Use this category for any question or feedback related to the *Natural Language Processing with Transformers* book.

Hi Sylvain - I purchased your Transformers Book and been reading it the past few days. It’s a great deep dive on the platform. I was testing out the colab notebook for Chapter 6 on summarization and I’ve hit a few errors I can’t seem to fix for some reason. When running the fine-tuning code (i.e., trainer.train()) with the notebook code exactly as written, I end up with error A below:

#
=============

ERROR A // RuntimeError: Expected all tensors to be on the same device, but found at least two devices, cuda:0 and cpu! (when checking argument for argument index in method wrapper__index_select)
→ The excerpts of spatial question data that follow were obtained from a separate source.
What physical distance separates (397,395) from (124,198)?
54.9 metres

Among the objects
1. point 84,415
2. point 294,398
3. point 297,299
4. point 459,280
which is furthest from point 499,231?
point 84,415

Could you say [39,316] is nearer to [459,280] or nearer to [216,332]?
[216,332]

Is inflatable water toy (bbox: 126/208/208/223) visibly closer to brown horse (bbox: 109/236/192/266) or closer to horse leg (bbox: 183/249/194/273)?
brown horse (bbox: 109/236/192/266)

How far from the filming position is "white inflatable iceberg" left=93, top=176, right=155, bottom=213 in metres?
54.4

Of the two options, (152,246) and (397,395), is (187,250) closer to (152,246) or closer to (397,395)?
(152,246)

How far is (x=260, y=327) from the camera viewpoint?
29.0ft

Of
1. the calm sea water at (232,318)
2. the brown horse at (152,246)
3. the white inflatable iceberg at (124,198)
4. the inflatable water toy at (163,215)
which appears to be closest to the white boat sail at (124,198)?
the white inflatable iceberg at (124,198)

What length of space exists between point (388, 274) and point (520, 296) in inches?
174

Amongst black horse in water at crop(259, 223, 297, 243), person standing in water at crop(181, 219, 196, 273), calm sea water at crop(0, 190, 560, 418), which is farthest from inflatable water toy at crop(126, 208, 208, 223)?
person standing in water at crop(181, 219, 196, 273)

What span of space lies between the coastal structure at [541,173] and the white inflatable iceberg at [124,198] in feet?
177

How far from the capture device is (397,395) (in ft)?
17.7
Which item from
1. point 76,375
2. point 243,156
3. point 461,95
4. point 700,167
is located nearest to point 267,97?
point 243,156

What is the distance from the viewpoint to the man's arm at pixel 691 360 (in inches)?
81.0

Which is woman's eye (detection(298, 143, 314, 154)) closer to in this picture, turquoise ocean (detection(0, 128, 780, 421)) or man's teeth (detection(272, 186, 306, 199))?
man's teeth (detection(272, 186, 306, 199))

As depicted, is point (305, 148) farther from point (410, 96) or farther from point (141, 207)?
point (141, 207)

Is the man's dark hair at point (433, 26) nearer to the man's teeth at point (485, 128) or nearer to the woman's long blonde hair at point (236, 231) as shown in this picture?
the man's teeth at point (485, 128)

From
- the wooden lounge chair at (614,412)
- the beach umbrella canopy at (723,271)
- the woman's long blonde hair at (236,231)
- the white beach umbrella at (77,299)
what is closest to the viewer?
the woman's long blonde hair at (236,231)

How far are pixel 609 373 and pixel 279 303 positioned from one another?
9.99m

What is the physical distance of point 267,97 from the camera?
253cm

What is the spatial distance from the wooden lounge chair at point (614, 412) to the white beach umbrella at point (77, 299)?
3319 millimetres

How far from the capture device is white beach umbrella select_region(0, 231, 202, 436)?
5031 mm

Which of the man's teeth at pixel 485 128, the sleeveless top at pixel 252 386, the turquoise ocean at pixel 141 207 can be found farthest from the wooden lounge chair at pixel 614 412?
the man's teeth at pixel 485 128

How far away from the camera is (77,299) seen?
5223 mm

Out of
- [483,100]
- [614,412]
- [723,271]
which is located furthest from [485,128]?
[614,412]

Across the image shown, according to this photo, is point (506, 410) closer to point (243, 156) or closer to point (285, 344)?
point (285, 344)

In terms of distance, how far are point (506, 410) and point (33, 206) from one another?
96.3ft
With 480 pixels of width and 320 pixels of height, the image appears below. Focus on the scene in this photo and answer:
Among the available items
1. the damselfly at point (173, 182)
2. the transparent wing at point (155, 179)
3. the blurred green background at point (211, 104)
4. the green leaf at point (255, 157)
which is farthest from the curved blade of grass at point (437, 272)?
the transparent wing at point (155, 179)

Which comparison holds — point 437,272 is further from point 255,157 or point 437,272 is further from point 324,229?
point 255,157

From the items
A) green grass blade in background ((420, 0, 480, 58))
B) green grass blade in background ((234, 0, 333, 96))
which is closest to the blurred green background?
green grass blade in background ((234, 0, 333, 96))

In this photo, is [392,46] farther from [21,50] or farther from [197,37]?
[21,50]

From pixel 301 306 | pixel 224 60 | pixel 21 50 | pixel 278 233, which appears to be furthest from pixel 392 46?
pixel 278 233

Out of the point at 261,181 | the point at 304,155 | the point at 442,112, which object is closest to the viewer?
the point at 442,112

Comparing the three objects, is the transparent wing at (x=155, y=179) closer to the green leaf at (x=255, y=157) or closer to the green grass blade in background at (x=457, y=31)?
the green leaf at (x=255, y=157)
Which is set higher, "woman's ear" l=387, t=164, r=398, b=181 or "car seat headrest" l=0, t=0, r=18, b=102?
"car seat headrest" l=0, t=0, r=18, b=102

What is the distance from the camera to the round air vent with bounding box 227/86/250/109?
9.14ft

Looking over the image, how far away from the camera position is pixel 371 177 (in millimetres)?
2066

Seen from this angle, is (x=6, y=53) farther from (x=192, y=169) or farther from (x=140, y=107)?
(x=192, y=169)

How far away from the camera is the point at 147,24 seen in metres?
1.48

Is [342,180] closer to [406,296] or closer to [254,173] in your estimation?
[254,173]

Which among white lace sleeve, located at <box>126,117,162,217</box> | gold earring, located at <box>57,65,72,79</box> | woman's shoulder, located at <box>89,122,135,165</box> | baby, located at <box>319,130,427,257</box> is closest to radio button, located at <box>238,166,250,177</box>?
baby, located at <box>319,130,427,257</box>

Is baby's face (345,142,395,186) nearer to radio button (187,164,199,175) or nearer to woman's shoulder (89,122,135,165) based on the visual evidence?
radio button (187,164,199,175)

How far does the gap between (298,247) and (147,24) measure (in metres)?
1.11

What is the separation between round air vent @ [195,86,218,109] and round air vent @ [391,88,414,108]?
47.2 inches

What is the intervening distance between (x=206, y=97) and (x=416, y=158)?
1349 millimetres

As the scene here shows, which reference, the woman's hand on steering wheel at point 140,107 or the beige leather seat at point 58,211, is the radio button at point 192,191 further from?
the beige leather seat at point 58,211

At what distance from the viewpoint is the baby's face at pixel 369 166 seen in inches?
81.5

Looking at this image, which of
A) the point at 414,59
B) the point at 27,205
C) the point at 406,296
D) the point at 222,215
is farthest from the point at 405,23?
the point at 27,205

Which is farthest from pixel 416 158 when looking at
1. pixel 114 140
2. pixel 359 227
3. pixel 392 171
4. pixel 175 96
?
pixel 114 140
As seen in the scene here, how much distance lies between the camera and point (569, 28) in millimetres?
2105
The error is fixed when I edit the line “dataset_samsum_pt.set_format(type=“torch”, columns=columns)” to “dataset_samsum_pt.set_format(type=“torch”, columns=columns, device=device)” where device is equal to ‘cuda’, but then I end up with the error B below. Can you provide some guidance?

Thanks a lot!

R

##
ERROR B: ===================================

The following columns in the training set don’t have a corresponding argument in `PegasusForConditionalGeneration.forward`

and have been ignored: id, summary, dialogue.

***** Running training *****

Num examples = 14732

Num Epochs = 1

Instantaneous batch size per device = 1

Total train batch size (w. parallel, distributed & accumulation) = 16

Gradient Accumulation steps = 16

Total optimization steps = 920

TypeError Traceback (most recent call last)

in ()

1 # hide_output

----> 2 trainer.train()

3 score = evaluate_summaries_pegasus(

4 dataset_samsum[“test”], rouge_metric, trainer.model, tokenizer,

5 batch_size=2, column_text=“dialogue”, column_summary=“summary”)

5 frames

<**array_function** internals> in concatenate(*args, **kwargs)

/usr/local/lib/python3.7/dist-packages/torch/_tensor.py in **array**(self, dtype)

755 return handle_torch_function(Tensor.**array**, (self,), self, dtype=dtype)

756 if dtype is None:

→ 757 return self.numpy()

758 else:

759 return self.numpy().astype(dtype, copy=False)

TypeError: can’t convert cuda:0 device type tensor to numpy. Use Tensor.cpu() to copy the tensor to host memory first.